Using a VGA cable however i get a very good picture but since i have no base for comparison i don't know if i am getting the best picture i can get.

So far i have only played back .mkv files from ripped hdtv programmes, i will be adding a blu ray player to my pc soon so i am hoping for some advice in order to get the best picture possible.

apart from the dvi out my graphics card also has a hdtv component out, i haven't tried this yet as i don't have the cables for it but would this be better than vga?

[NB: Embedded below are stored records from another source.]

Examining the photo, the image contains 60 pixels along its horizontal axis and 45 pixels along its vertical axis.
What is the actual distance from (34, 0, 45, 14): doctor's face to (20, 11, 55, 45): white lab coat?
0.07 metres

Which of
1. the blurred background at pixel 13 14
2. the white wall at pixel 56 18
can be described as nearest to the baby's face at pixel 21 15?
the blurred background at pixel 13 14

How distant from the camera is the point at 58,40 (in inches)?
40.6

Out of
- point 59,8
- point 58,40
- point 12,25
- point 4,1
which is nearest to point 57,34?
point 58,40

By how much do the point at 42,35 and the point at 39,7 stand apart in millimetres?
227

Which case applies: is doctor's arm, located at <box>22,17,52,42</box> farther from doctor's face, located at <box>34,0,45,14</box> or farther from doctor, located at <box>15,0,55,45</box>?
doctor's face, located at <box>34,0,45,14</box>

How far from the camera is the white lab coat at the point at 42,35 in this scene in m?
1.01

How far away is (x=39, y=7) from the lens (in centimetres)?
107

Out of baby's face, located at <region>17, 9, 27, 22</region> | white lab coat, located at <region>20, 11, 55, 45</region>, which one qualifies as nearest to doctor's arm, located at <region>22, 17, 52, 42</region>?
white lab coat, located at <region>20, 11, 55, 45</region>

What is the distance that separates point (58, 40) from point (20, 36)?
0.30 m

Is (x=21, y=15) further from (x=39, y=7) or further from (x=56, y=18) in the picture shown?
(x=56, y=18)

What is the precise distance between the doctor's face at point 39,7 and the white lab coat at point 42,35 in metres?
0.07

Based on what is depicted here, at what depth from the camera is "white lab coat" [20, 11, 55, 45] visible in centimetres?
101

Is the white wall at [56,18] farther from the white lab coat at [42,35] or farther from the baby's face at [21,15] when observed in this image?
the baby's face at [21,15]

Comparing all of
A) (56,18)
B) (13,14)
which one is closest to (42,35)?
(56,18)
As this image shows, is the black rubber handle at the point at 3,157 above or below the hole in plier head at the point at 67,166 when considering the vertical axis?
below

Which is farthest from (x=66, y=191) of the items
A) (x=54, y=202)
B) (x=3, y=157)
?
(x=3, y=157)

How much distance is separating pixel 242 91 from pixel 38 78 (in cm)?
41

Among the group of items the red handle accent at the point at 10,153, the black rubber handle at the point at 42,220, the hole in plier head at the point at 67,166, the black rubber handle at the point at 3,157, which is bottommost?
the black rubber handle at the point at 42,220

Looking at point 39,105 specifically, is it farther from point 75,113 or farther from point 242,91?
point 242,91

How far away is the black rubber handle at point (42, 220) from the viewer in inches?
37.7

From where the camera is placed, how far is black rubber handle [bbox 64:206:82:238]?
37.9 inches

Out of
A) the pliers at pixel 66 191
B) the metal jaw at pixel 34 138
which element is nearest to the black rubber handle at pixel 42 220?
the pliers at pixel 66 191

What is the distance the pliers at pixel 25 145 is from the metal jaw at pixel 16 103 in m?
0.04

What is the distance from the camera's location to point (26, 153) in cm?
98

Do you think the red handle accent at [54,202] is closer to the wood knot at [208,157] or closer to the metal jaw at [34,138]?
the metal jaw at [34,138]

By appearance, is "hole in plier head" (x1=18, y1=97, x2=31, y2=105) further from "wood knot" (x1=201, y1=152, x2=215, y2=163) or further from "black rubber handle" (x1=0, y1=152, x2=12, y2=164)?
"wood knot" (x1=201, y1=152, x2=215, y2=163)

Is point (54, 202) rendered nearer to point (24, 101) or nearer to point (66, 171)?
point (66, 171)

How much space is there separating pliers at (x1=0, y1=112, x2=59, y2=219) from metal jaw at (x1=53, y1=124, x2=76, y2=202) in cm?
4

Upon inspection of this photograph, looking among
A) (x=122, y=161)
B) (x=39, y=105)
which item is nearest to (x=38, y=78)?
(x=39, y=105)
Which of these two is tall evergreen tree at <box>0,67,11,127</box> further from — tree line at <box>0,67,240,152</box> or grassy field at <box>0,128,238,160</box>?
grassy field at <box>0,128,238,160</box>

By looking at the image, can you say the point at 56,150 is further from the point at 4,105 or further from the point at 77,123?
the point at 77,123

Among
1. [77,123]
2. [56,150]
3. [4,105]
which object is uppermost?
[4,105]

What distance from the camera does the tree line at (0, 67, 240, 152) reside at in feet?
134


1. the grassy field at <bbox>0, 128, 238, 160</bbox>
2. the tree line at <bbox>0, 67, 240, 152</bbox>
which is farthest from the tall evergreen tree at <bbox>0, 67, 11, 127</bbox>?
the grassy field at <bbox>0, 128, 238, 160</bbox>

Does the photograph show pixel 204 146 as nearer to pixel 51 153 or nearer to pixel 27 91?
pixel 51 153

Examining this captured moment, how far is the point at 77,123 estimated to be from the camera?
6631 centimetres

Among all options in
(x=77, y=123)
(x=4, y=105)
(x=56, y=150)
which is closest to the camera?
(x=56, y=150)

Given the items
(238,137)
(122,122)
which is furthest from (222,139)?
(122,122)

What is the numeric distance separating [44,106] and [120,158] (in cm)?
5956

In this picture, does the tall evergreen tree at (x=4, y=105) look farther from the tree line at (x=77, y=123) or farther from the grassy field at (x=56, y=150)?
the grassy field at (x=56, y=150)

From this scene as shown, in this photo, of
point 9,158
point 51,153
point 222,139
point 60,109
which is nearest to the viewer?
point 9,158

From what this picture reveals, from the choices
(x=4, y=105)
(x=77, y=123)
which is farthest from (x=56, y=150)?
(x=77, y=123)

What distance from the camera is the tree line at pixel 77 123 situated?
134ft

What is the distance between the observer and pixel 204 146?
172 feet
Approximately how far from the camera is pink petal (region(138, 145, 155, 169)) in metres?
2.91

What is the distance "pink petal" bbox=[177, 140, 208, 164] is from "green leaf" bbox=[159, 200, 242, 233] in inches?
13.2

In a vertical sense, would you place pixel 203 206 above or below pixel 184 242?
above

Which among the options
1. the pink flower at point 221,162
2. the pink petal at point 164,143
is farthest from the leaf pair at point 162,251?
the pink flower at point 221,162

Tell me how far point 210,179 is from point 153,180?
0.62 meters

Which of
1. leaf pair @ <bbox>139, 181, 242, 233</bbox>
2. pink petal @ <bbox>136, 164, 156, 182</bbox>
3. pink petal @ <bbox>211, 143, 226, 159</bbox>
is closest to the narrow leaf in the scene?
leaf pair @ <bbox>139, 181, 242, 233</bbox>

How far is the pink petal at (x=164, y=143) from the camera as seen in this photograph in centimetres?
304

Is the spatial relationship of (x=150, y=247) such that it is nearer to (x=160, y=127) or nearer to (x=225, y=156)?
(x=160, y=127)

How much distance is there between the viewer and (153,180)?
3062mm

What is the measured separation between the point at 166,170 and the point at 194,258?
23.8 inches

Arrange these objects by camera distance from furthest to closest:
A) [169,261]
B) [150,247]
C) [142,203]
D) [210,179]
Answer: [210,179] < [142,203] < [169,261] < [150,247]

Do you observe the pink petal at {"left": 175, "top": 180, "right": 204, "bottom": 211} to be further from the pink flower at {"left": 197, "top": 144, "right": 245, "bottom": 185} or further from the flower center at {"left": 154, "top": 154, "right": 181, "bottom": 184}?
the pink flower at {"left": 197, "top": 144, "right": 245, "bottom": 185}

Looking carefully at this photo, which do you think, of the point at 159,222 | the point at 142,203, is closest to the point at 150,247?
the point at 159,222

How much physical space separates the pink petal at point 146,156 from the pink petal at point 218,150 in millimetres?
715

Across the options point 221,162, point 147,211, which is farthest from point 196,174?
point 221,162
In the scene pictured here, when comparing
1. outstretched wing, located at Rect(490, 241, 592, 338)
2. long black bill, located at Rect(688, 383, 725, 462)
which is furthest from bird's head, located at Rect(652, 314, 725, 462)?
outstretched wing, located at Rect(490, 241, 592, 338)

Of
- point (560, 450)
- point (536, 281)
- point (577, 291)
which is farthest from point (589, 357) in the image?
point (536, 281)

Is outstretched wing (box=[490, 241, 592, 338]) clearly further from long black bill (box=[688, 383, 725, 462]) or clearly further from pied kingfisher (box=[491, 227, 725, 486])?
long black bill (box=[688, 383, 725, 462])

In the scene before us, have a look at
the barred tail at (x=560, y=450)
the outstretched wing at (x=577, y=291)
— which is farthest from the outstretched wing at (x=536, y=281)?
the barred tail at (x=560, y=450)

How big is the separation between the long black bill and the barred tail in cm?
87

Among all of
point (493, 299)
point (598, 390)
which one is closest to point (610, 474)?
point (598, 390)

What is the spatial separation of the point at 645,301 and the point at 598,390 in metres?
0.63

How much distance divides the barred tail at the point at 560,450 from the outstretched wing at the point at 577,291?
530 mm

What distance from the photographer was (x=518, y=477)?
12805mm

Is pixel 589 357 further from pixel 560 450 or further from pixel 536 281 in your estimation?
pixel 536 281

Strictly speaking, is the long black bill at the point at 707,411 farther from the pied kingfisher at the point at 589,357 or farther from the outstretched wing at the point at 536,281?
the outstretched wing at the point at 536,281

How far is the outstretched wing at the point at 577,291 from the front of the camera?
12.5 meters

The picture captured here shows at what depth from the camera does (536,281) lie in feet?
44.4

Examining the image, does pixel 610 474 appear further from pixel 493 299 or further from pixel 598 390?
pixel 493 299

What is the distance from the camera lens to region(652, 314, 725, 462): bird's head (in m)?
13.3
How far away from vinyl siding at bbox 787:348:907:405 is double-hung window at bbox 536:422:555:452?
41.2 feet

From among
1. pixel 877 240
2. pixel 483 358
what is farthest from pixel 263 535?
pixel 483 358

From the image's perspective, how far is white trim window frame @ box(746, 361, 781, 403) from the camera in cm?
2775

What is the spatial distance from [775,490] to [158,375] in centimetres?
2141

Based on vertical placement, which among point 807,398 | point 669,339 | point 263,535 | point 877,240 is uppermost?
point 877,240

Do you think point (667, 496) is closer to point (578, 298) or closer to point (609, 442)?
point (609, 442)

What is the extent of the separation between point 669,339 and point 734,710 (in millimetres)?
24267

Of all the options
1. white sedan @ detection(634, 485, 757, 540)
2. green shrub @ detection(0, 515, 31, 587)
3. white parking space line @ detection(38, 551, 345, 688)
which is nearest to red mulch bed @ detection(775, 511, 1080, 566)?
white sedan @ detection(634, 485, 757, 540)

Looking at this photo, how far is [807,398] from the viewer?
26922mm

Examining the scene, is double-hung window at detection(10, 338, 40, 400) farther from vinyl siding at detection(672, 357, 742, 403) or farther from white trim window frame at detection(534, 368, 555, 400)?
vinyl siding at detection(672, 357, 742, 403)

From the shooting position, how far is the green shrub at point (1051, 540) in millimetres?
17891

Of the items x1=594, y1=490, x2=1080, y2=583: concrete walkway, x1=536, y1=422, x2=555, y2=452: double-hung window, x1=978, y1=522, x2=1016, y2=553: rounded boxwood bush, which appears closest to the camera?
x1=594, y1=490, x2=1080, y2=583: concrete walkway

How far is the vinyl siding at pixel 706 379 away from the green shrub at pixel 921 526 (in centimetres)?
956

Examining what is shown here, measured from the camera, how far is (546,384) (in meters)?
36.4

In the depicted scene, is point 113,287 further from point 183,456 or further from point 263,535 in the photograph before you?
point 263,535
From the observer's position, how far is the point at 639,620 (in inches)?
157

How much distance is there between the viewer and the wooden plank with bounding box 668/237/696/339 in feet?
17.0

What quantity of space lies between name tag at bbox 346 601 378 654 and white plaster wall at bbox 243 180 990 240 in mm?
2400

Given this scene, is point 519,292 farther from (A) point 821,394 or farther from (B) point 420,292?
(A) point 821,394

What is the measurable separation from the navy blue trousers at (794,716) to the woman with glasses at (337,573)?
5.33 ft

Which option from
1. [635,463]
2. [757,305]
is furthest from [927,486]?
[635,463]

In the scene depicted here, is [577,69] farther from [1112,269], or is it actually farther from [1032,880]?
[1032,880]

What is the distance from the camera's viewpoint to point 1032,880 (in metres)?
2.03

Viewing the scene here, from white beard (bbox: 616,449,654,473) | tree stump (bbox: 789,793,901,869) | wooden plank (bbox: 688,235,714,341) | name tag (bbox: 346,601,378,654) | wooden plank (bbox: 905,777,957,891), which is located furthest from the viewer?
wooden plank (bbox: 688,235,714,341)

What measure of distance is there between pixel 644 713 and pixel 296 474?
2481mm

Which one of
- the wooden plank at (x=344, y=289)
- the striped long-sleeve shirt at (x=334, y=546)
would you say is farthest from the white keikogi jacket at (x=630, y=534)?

Also i would really like to hear any suggestions on the dvi to hdmi problem i am having. Thanks a lot everyone


----------



## TxTazDad (Aug 1, 2008)

HDMI gives the best video quality of any cable


----------



## Kal-El (Jul 6, 2007)

I have tried connecting using a dvi to hdmi cable but the picture looks overly sharp and the colors aren't "deep" enough, i have tried component hdtv and i get a great picture but heavily overscanned and some slight horizontal flickering


----------



## yustr (Sep 27, 2004)

Many TV's are shipped with the setting at a very bright level - so that if they are used in stores they can compete with the other brands on display. Go to the menu and adjust the brightness and contrast and color temp and see if you can't fix the HDMI.DVI picture to your liking.


----------



## ebackhus (Apr 21, 2005)

I use DVI->HDMI to connect my girlfriend's PC to my TV. I haven't had to make any adjustments except to correct the overscan. I haven't tried component but if I were I'd also have to step down to 1080i as my TV's component inputs don't support 1080p input signals.


----------